William Henry Knieves
In certain real estate markets, “you’ll have plenty of competition, so if you find a property you like, you’d better be prepared to act fast,” says Nate Schar, director of Heritage’s Luxury Real Estate department. Photograph by Brandon Wade.

When Selling Makes Sense


By Rochelle Mortensen

People choose to sell their luxury estates for as many reasons as there are to build them in the first place. Lifestyles change. Dreams and goals shift. Sometimes, it no longer makes sense to keep a home that’s rarely used.

Clients often ask if it’s a good time to be in the real estate market. For the answer, let’s turn to Nate Schar, director and founder of Heritage’s Luxury Real Estate department.

“It’s always a good time to be in the market,” Schar says. “It just depends on what you hope to accomplish. Do you want to maximize your return, get out from under a property you no longer need or want, or do you just want to move on to something that suits you better? There are different markets for every motivation.”

For sellers in today’s luxury housing market, one of the most important things to consider is this: Unlike a standard real estate market, luxury real estate competes with housing all over the world. Your location competes with similar locations everywhere. It’s critical to understand the level of available inventory of similar homes in similar locales. When inventory levels are high, economies are strong, and low interest rates persist, it’s a great time to be a seller. Buyers are enticed by their options. They are encouraged by an optimistic economy and are flush with cash. When buyers are confident, sellers do well.


Park City
This rustic ski-in/ski-out property in Park City, Utah, situated on more than six wooded acres, sold for $4.2 million at a recent Heritage Auction. Now may be the best time to capitalize on the equity in your luxury property, experts say.

So how is the luxury housing market doing right now?

* [MATERIAL]:
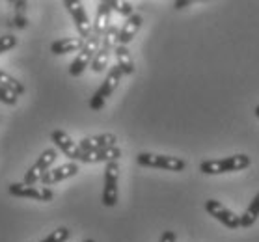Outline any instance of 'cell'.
<instances>
[{
    "instance_id": "cell-5",
    "label": "cell",
    "mask_w": 259,
    "mask_h": 242,
    "mask_svg": "<svg viewBox=\"0 0 259 242\" xmlns=\"http://www.w3.org/2000/svg\"><path fill=\"white\" fill-rule=\"evenodd\" d=\"M99 47H101V36H95L94 34L90 39H86L82 51L77 54V58L73 60V64H71V67H69L71 77H78V75H82L84 69L92 65L95 54L99 53Z\"/></svg>"
},
{
    "instance_id": "cell-14",
    "label": "cell",
    "mask_w": 259,
    "mask_h": 242,
    "mask_svg": "<svg viewBox=\"0 0 259 242\" xmlns=\"http://www.w3.org/2000/svg\"><path fill=\"white\" fill-rule=\"evenodd\" d=\"M110 15H112L110 0L101 2L99 8H97V13H95V21H94V34L95 36L103 37L106 30L110 28Z\"/></svg>"
},
{
    "instance_id": "cell-8",
    "label": "cell",
    "mask_w": 259,
    "mask_h": 242,
    "mask_svg": "<svg viewBox=\"0 0 259 242\" xmlns=\"http://www.w3.org/2000/svg\"><path fill=\"white\" fill-rule=\"evenodd\" d=\"M118 179L119 164L108 162L105 168V188H103V205L114 207L118 203Z\"/></svg>"
},
{
    "instance_id": "cell-3",
    "label": "cell",
    "mask_w": 259,
    "mask_h": 242,
    "mask_svg": "<svg viewBox=\"0 0 259 242\" xmlns=\"http://www.w3.org/2000/svg\"><path fill=\"white\" fill-rule=\"evenodd\" d=\"M121 77H123V71L119 69L118 65L110 67V71H108V75H106V78H105V82L101 84V88L97 89L94 93V97L90 99V108H92V110H101V108L105 107V101L116 91V88H118L119 82H121Z\"/></svg>"
},
{
    "instance_id": "cell-11",
    "label": "cell",
    "mask_w": 259,
    "mask_h": 242,
    "mask_svg": "<svg viewBox=\"0 0 259 242\" xmlns=\"http://www.w3.org/2000/svg\"><path fill=\"white\" fill-rule=\"evenodd\" d=\"M51 138H53V142L56 143V148H60V151L65 155V157H69L71 160H82V148L78 146V143H75L73 140H71V136L65 132V130H53V134H51Z\"/></svg>"
},
{
    "instance_id": "cell-4",
    "label": "cell",
    "mask_w": 259,
    "mask_h": 242,
    "mask_svg": "<svg viewBox=\"0 0 259 242\" xmlns=\"http://www.w3.org/2000/svg\"><path fill=\"white\" fill-rule=\"evenodd\" d=\"M138 164L146 168H157V170L166 171H183L187 168V162L177 157H168V155H153V153H140L136 157Z\"/></svg>"
},
{
    "instance_id": "cell-1",
    "label": "cell",
    "mask_w": 259,
    "mask_h": 242,
    "mask_svg": "<svg viewBox=\"0 0 259 242\" xmlns=\"http://www.w3.org/2000/svg\"><path fill=\"white\" fill-rule=\"evenodd\" d=\"M248 155H233L228 159L218 160H203L200 164V171L205 175H220V173H231V171H242L250 166Z\"/></svg>"
},
{
    "instance_id": "cell-12",
    "label": "cell",
    "mask_w": 259,
    "mask_h": 242,
    "mask_svg": "<svg viewBox=\"0 0 259 242\" xmlns=\"http://www.w3.org/2000/svg\"><path fill=\"white\" fill-rule=\"evenodd\" d=\"M78 171L80 170H78L77 162H67V164H62V166H58V168L49 170L47 173L43 175L41 183H43V186H51V184H56V183H60V181L75 177Z\"/></svg>"
},
{
    "instance_id": "cell-20",
    "label": "cell",
    "mask_w": 259,
    "mask_h": 242,
    "mask_svg": "<svg viewBox=\"0 0 259 242\" xmlns=\"http://www.w3.org/2000/svg\"><path fill=\"white\" fill-rule=\"evenodd\" d=\"M0 86H2V88H6V89H10V91H12V93H15V95L24 93L23 84L19 82L17 78H13L12 75H8L6 71H2V69H0Z\"/></svg>"
},
{
    "instance_id": "cell-21",
    "label": "cell",
    "mask_w": 259,
    "mask_h": 242,
    "mask_svg": "<svg viewBox=\"0 0 259 242\" xmlns=\"http://www.w3.org/2000/svg\"><path fill=\"white\" fill-rule=\"evenodd\" d=\"M110 6H112L114 12H118L119 15H125L127 19H129L131 15H135V13H133V4L127 2V0H110Z\"/></svg>"
},
{
    "instance_id": "cell-25",
    "label": "cell",
    "mask_w": 259,
    "mask_h": 242,
    "mask_svg": "<svg viewBox=\"0 0 259 242\" xmlns=\"http://www.w3.org/2000/svg\"><path fill=\"white\" fill-rule=\"evenodd\" d=\"M176 240H177L176 231H164V233H162V236H160L159 242H176Z\"/></svg>"
},
{
    "instance_id": "cell-13",
    "label": "cell",
    "mask_w": 259,
    "mask_h": 242,
    "mask_svg": "<svg viewBox=\"0 0 259 242\" xmlns=\"http://www.w3.org/2000/svg\"><path fill=\"white\" fill-rule=\"evenodd\" d=\"M116 142H118L116 134H112V132H105V134L82 138V140L78 142V146L82 148V151H101V149L116 148Z\"/></svg>"
},
{
    "instance_id": "cell-27",
    "label": "cell",
    "mask_w": 259,
    "mask_h": 242,
    "mask_svg": "<svg viewBox=\"0 0 259 242\" xmlns=\"http://www.w3.org/2000/svg\"><path fill=\"white\" fill-rule=\"evenodd\" d=\"M192 4V0H177L174 6L177 8V10H183V8H187V6H190Z\"/></svg>"
},
{
    "instance_id": "cell-22",
    "label": "cell",
    "mask_w": 259,
    "mask_h": 242,
    "mask_svg": "<svg viewBox=\"0 0 259 242\" xmlns=\"http://www.w3.org/2000/svg\"><path fill=\"white\" fill-rule=\"evenodd\" d=\"M67 238H69V229H67V227H58V229L53 231L47 238H43V240H39V242H65Z\"/></svg>"
},
{
    "instance_id": "cell-26",
    "label": "cell",
    "mask_w": 259,
    "mask_h": 242,
    "mask_svg": "<svg viewBox=\"0 0 259 242\" xmlns=\"http://www.w3.org/2000/svg\"><path fill=\"white\" fill-rule=\"evenodd\" d=\"M13 21H15L13 24H17L19 28H24V26H26V19H24L23 15H15V19H13Z\"/></svg>"
},
{
    "instance_id": "cell-18",
    "label": "cell",
    "mask_w": 259,
    "mask_h": 242,
    "mask_svg": "<svg viewBox=\"0 0 259 242\" xmlns=\"http://www.w3.org/2000/svg\"><path fill=\"white\" fill-rule=\"evenodd\" d=\"M114 54H116V60H118V67L123 71V75H133L135 73V62L131 58L129 49L123 47V45H118Z\"/></svg>"
},
{
    "instance_id": "cell-23",
    "label": "cell",
    "mask_w": 259,
    "mask_h": 242,
    "mask_svg": "<svg viewBox=\"0 0 259 242\" xmlns=\"http://www.w3.org/2000/svg\"><path fill=\"white\" fill-rule=\"evenodd\" d=\"M17 45V37L12 36V34H8V36H2L0 37V54L8 53L10 49H13Z\"/></svg>"
},
{
    "instance_id": "cell-2",
    "label": "cell",
    "mask_w": 259,
    "mask_h": 242,
    "mask_svg": "<svg viewBox=\"0 0 259 242\" xmlns=\"http://www.w3.org/2000/svg\"><path fill=\"white\" fill-rule=\"evenodd\" d=\"M118 37H119V30L116 26H110V28L105 32V36L101 37V47L99 53L95 54L94 62L90 65V69L95 73H103L108 67V60H110V54L112 51H116L118 47Z\"/></svg>"
},
{
    "instance_id": "cell-29",
    "label": "cell",
    "mask_w": 259,
    "mask_h": 242,
    "mask_svg": "<svg viewBox=\"0 0 259 242\" xmlns=\"http://www.w3.org/2000/svg\"><path fill=\"white\" fill-rule=\"evenodd\" d=\"M84 242H95V240H92V238H88V240H84Z\"/></svg>"
},
{
    "instance_id": "cell-16",
    "label": "cell",
    "mask_w": 259,
    "mask_h": 242,
    "mask_svg": "<svg viewBox=\"0 0 259 242\" xmlns=\"http://www.w3.org/2000/svg\"><path fill=\"white\" fill-rule=\"evenodd\" d=\"M142 26V17L140 15H131L127 21L123 23L121 30H119V37H118V45H123L127 47V43H131L135 39V36L138 34V30Z\"/></svg>"
},
{
    "instance_id": "cell-7",
    "label": "cell",
    "mask_w": 259,
    "mask_h": 242,
    "mask_svg": "<svg viewBox=\"0 0 259 242\" xmlns=\"http://www.w3.org/2000/svg\"><path fill=\"white\" fill-rule=\"evenodd\" d=\"M56 157H58L56 149H45V151L39 155V159L35 160L34 164L28 168V171L24 173V181H23V183L35 184L37 181H41L43 175H45V173L51 170V166L54 164Z\"/></svg>"
},
{
    "instance_id": "cell-9",
    "label": "cell",
    "mask_w": 259,
    "mask_h": 242,
    "mask_svg": "<svg viewBox=\"0 0 259 242\" xmlns=\"http://www.w3.org/2000/svg\"><path fill=\"white\" fill-rule=\"evenodd\" d=\"M205 211L211 214L212 218H217L218 222L230 229H237L241 227V216H237L231 209H228L226 205H222L217 200H207L205 201Z\"/></svg>"
},
{
    "instance_id": "cell-28",
    "label": "cell",
    "mask_w": 259,
    "mask_h": 242,
    "mask_svg": "<svg viewBox=\"0 0 259 242\" xmlns=\"http://www.w3.org/2000/svg\"><path fill=\"white\" fill-rule=\"evenodd\" d=\"M253 112H255V116H257V118H259V105H257V107H255V108H253Z\"/></svg>"
},
{
    "instance_id": "cell-17",
    "label": "cell",
    "mask_w": 259,
    "mask_h": 242,
    "mask_svg": "<svg viewBox=\"0 0 259 242\" xmlns=\"http://www.w3.org/2000/svg\"><path fill=\"white\" fill-rule=\"evenodd\" d=\"M84 39L82 37H64V39H58L51 45V53L60 56V54H69V53H80L84 47Z\"/></svg>"
},
{
    "instance_id": "cell-19",
    "label": "cell",
    "mask_w": 259,
    "mask_h": 242,
    "mask_svg": "<svg viewBox=\"0 0 259 242\" xmlns=\"http://www.w3.org/2000/svg\"><path fill=\"white\" fill-rule=\"evenodd\" d=\"M257 218H259V192L253 196V200L250 201V205L246 207V211L242 213L241 227H252Z\"/></svg>"
},
{
    "instance_id": "cell-10",
    "label": "cell",
    "mask_w": 259,
    "mask_h": 242,
    "mask_svg": "<svg viewBox=\"0 0 259 242\" xmlns=\"http://www.w3.org/2000/svg\"><path fill=\"white\" fill-rule=\"evenodd\" d=\"M10 194L15 198H30V200L37 201H51L54 198L53 190L49 186H35V184H26V183H13L10 184Z\"/></svg>"
},
{
    "instance_id": "cell-15",
    "label": "cell",
    "mask_w": 259,
    "mask_h": 242,
    "mask_svg": "<svg viewBox=\"0 0 259 242\" xmlns=\"http://www.w3.org/2000/svg\"><path fill=\"white\" fill-rule=\"evenodd\" d=\"M121 157V149L119 148H108V149H101V151H84L82 160L80 162H86V164H92V162H118V159Z\"/></svg>"
},
{
    "instance_id": "cell-24",
    "label": "cell",
    "mask_w": 259,
    "mask_h": 242,
    "mask_svg": "<svg viewBox=\"0 0 259 242\" xmlns=\"http://www.w3.org/2000/svg\"><path fill=\"white\" fill-rule=\"evenodd\" d=\"M0 101L4 103V105H10V107H13V105H17V95L12 93L10 89L2 88L0 86Z\"/></svg>"
},
{
    "instance_id": "cell-6",
    "label": "cell",
    "mask_w": 259,
    "mask_h": 242,
    "mask_svg": "<svg viewBox=\"0 0 259 242\" xmlns=\"http://www.w3.org/2000/svg\"><path fill=\"white\" fill-rule=\"evenodd\" d=\"M64 6L67 8L69 15L73 17V23L78 30V37H82L84 41L90 39L94 36V23H90V17L86 10H84V4L78 2V0H65Z\"/></svg>"
}]
</instances>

* [PROBLEM SET]:
- 1) Using the article on selling luxury homes, decide whether each statement agrees with it: (a) Nate Schar founded Heritage's Luxury Real Estate department. (b) The Park City property stood on fewer than five acres. (c) Luxury real estate competes only with housing in its own area. Answer each with yes or no and quote the deciding words.
- 2) Reproduce the article on selling luxury homes word for word from "Clients often ask" to "founder of Heritage’s Luxury Real Estate department.".

* [WORKED SOLUTIONS]:
- 1)
(a) Yes: "director and founder of Heritage’s Luxury Real Estate department"
(b) No: "situated on more than six wooded acres"
(c) No: "luxury real estate competes with housing all over the world"

- 2)
Clients often ask if it’s a good time to be in the real estate market. For the answer, let’s turn to Nate Schar, director and founder of Heritage’s Luxury Real Estate department.